– Cuba currently has very low GDP growth rates (1.3% as of 2013), which means that productivity is not being optimized.
– Using rule of 70, with an annual growth rate of 1.3%, it will take Cuba 54 years to double its GDP.
Four Key Factors to Productivity:
1. Physical capital: Despite its industrial sector fueling almost 25% of its GDP, Cuba does not have a very robust stock of physical capital. The nation’s buildings and physical infrastructures are very old in need of repair. There is virtually no new construction or rehabilitation of existing structures occurring. Furthermore, the majority of automobiles are several decades old and not very efficient.
2. Human capital: Cuba has an extremely high literacy rate of 99.8%. This indicates that virtually all adult members of the population (as defined as being 15+ years old) have the fundamental skill that is required to participate in a developed economy. However, human capital is low since few people are enrolled in universities. Increasing the availability of tertiary education would significantly increase human capital.
3. Natural resources: Cuba has several types of natural resources (i.e., petroleum, nickel, tobacco, sugar, and coffee) that are highly valuable exports.
4. Technological knowledge: Per Robert Solow’s estimate, about half of a nation’s growth output should come from its technical knowledge. However, despite Cuba’s high literacy rates, its technical knowledge is low due to the lack of prestigious universities and tertiary educational opportunities. As a result, the country is struggling to grow. This is evident in the decreasing GDP growth rate and decreasing population. Using the 2013 growth rate of 1.3%, it would take approximately 54 years for Cuba to double its GDP.
The graph below shows that government spending on education has been relatively flat over the past 10-15 years, while the expenditure on tertiary education as a percent of government spending on education has increased. Although the percentage of the total labor force with a tertiary level of education has been relatively flat, it has been slowly increasing. We see government spending on tertiary education as a valuable long-term investment in Cuba’s technical knowledge that will significantly raise productivity and fuel GDP growth.
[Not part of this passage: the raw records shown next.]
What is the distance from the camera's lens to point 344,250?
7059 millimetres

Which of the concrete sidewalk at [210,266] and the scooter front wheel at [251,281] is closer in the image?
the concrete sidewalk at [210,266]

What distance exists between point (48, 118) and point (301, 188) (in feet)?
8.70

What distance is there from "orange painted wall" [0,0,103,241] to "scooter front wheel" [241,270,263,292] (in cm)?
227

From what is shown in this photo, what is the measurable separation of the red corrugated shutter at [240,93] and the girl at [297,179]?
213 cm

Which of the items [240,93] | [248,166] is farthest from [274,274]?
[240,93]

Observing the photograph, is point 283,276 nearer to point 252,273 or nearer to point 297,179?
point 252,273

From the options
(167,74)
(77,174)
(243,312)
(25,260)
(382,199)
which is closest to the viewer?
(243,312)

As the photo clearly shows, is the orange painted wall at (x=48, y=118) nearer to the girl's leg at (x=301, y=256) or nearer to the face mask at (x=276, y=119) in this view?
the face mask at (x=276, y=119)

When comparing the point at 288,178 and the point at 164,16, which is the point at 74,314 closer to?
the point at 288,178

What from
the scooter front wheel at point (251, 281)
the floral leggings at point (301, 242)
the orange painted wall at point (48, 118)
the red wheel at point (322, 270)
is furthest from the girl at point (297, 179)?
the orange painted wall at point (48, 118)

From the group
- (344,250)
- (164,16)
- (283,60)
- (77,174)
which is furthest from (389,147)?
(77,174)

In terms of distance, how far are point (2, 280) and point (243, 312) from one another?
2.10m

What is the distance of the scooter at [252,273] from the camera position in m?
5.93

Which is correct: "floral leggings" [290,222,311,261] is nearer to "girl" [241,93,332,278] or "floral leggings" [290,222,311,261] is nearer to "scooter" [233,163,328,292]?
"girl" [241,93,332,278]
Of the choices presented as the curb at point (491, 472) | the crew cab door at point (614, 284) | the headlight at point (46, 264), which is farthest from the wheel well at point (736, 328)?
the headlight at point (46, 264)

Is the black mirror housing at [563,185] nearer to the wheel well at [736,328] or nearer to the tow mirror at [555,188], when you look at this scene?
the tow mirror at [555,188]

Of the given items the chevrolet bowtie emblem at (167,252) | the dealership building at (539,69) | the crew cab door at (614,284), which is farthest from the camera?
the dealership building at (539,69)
Productivity levels in Cuba have been very inconsistent over the past decade and a half. The graphs below show the GDP per employed person (15+ years old) and the productivity rate (GDP/population of employed people 15+ years old). Although the GDP per employed person for the most part steadily increased over the 1991-2015 year period, the productivity rate over this time period ranged from about -6% to 26% before leveling off at around 5% most recently in 2013.
As discussed above, the productivity growth rate has widely fluctuated over the past fifteen years. These fluctuations may be the result of a high percentage of the workers (15+ years old) being employed by the Cuban government or government-run industries, which would mean that such individuals would have job security even in times of recession. Despite the variations below, it is important to note that the average productivity growth rate from 1991 through 2013 was 6.63%.
Although productivity levels are currently unimpressive, we believe that productivity can be drastically increased. Since productivity is not being optimized and investment into the four key factors has been neglected, any efforts made by the government to increase productivity could yield significant improvements. We view Raul Castro’s recent announcement that all future annual wage increases will be tied directly to increasing productivity levels as a strong and positive signal that the Cuban government is focused on and committed to improving productivity and fueling GDP growth. Lastly, we view investing into efforts that will improve, restore, and replace Cuba’s deteriorating physical capital stock (e.g., investing in companies that do real estate development/construction or in industries like automobile manufacturing/repair) could yield high, long-term returns for foreign investors.